The study was part of a Thematic Project led by Luiz Gonzaga Tone, a professor at FMRP-USP. Tone is Magalhães’s thesis advisor and penultimate author of the article.

Ependymoma is the third most common form of childhood brain and spine tumor, occurring mostly in infants and young children. It begins in the ependymal cells lining the hollow cavities within the brain (ventricles) that are filled with cerebrospinal fluid. Supratentorial refers to the upper part of the brain. Supratentorial ependymoma mainly affects children aged about 8 at the time of diagnosis. The five-year survival rate is about 30%, especially where complete surgical removal of the tumor is impossible. Radiation therapy can cause severe cognitive and motor complications.

Using an array of advanced techniques, the researchers discovered that the so-called Hedgehog signaling pathway (Hh) is highly activated in this type of tumor. They treated tumors in the laboratory with Sonidegib, an Hh inhibitor currently undergoing clinical trials as a drug for other central nervous system tumors.

Analysis of the treated tumors showed loss of primary cilia, making them resistant to the drug. Primary cilia are organelles consisting of microtubules that extrude from the cell membrane into the interstitial space and communicate with the extracellular environment. They are essential to neurological development.

The researchers discovered that primary cilia formation was regulated by a specific protein called AURKA. This protein is present in other tumors and had previously been inhibited using Alisertib in clinical trials. They therefore treated the tumors with Alisertib as well as Sonidegib. The primary cilia were no longer lost and Sonidegib was able to act, leading to the death of tumor cells without any damage to healthy cells.

With the combination of drugs working well on the in vitro model, they next tested it on animals, in collaboration with a research group in Australia. To their surprise, the survival rate for mice with ependymoma treated with the combination did not rise compared with untreated mice used as controls.

The researchers believe the blood-brain barrier may have prevented the drugs from reaching the tumors. “Other studies have shown that inhibitors of AURKA, the protein that promotes primary cilia loss, didn’t reach the brain.

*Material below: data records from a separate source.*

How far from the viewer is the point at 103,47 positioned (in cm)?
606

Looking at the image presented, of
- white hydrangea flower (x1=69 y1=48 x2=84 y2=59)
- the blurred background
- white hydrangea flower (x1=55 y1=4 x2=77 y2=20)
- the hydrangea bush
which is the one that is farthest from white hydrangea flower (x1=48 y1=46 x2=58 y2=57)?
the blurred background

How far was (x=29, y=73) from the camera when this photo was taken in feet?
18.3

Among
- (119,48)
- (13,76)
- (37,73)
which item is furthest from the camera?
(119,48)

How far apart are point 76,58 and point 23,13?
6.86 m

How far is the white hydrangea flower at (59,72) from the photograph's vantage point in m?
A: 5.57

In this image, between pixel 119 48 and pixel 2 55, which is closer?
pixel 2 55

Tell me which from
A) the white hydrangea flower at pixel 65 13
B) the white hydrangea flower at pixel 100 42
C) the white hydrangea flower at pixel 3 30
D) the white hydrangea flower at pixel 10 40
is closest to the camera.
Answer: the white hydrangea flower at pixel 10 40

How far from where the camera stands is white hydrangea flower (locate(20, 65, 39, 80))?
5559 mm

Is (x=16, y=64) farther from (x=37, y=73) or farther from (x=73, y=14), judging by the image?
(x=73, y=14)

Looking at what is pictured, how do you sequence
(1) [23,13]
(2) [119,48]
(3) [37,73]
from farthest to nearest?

This is a possible explanation for the failure of our treatment in animals,” said Magalhães, who is currently on a postdoctoral internship at Harvard Medical School in the United States. Previously she had conducted part of her Ph.D. research at the same institution with a scholarship from FAPESP.

Alternatives

The researchers are now looking for other drugs with the same action that can penetrate the blood-brain barrier, potentially leading to treatment for the disease for the first time. “Although the combination was not successful in our animal model, we now understand the tumor’s molecular mechanisms and have a route to follow that was previously unknown,” Magalhães said.

For Elvis Terci Valera, a professor in FMRP-USP’s child health program and last author of the article, the discoveries open up a prospect of clinical studies using a more advanced generation of Hh and AURKA inhibitors capable of penetrating the central nervous system.

“Another strategy would be to apply these more modern drugs directly to the cerebrospinal fluid produced by ependymal cells in the ventricles of the brain, and to the spinal marrow. Options like this could be assessed as a way of reversing resistance to treatment,” Valera said.